┌──

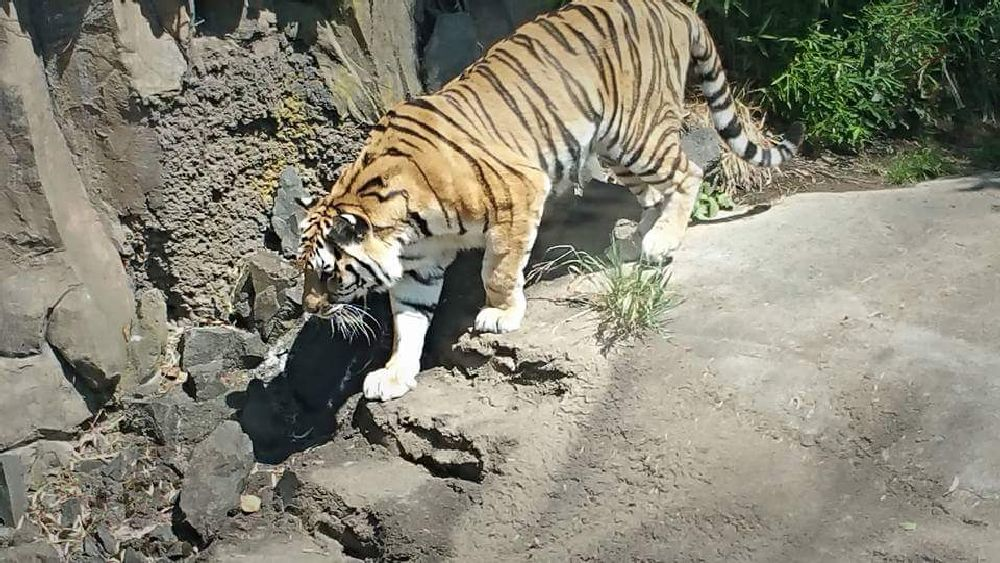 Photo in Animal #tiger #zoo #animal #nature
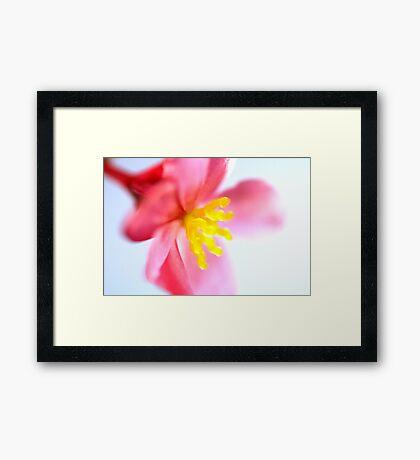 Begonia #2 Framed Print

└──
┌──

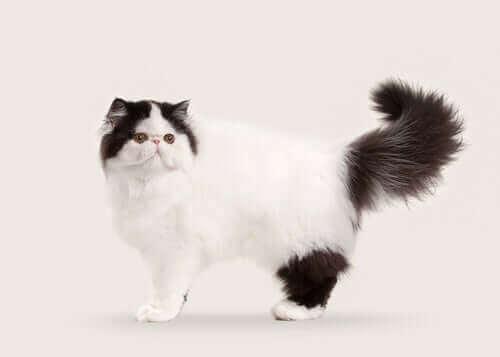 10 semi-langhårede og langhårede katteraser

└──
┌──

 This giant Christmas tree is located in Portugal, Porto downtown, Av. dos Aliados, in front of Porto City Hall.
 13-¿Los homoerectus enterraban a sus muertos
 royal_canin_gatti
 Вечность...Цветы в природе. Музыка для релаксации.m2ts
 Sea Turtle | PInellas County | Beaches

└──

AIM OF THE EXERCISE: Only the lines between the one with "Photo in Animal #tiger #zoo #animal #nature" and the one with "Begonia #2 Framed Print", those two included, get copied from the material above. Keep it exact and free of pictures.

SOLUTION FOR THIS TASK:
 Photo in Animal #tiger #zoo #animal #nature
 Begonia #2 Framed Print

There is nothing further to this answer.